• **OBJECTIVES**
(1) Could you copy the MATLAB forum post, word for word, between "Thanks in advance" and "for i=length(file_list)", inclusive?
(2) Using the MATLAB forum post, answer these:
(a) How many files does the poster want opened at once?
(b) Roughly how many data files does the folder hold?
(c) Which MATLAB function does the script call to select the files?
(3) Can you write the next part of the MATLAB forum post, picking up after its final line?

How can I Run the Code On Multiple data Files (.txt) sequentially from a folder

Hi All,
I would like to write a script that will open a group (10 or 20 files at once w.r.t time sequence) of .txt files from a folder (contain some thousands of data files). So far the following script sound good but each time I need to select the 10 or 20 files manually. Is there any way to read the 10 or 20 files automatically and in this way I can read all the files inside the folder? I think there should be a smart way in matlab, Can anybody please help me to get me out from here?
Thanks in advance
[file_list, path_]=uigetfile('*.txt','Grab the file first','files Want to Select automatic','Multiselect','on');
for i=length(file_list)

• **RECORDED DATA**
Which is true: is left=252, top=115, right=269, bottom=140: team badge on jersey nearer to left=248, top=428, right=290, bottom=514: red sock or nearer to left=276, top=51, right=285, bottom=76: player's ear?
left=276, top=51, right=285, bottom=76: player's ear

• **THE ANSWERS**
(1)
Thanks in advance
[file_list, path_]=uigetfile('*.txt','Grab the file first','files Want to Select automatic','Multiselect','on');
for i=length(file_list)

(2)
(a) 10 or 20 files.
(b) Some thousands.
(c) uigetfile.

(3)
original_path =[path, file_list(i)]
end
N.B. I use Matlab 2018 version

 Accepted Answer

per_group = 10;
p = dir('CTS_main-128361*.txt');
nFiles = numel(p);
for base_k = 1:per_group:nFiles
group_end = min(nFiles, base_k+per_group-1);
group_size = group_end - base_k + 1;
A_cat = cell(group_size, 1);
for k = base_k : group_end
A = dlmread(p(k).name);
A_cat{k} = cell2mat(A);
end
A = vertcat(A_cat{:});
%do something with this group of 10
end

15 Comments

Thank you for your support. But I want to analyze those data with respect to GPS time 'CTS_main-1283609000.txt'. How to convert this gps time 1283609000(=1000sec data) to my local time (GMT+6). When I wish to plot per_group data how to convert those per_group GPS time to per_group local time? GPS times like
1283609000
1283619000
1283629000, and so on.
format long g
T = [1283609000; 1283609000; 1283619000; 1283629000]
T = 4×1
1283609000 1283609000 1283619000 1283629000
TT = datetime(T, 'convertfrom', 'posixtime', 'TimeZone', 'UTC+6')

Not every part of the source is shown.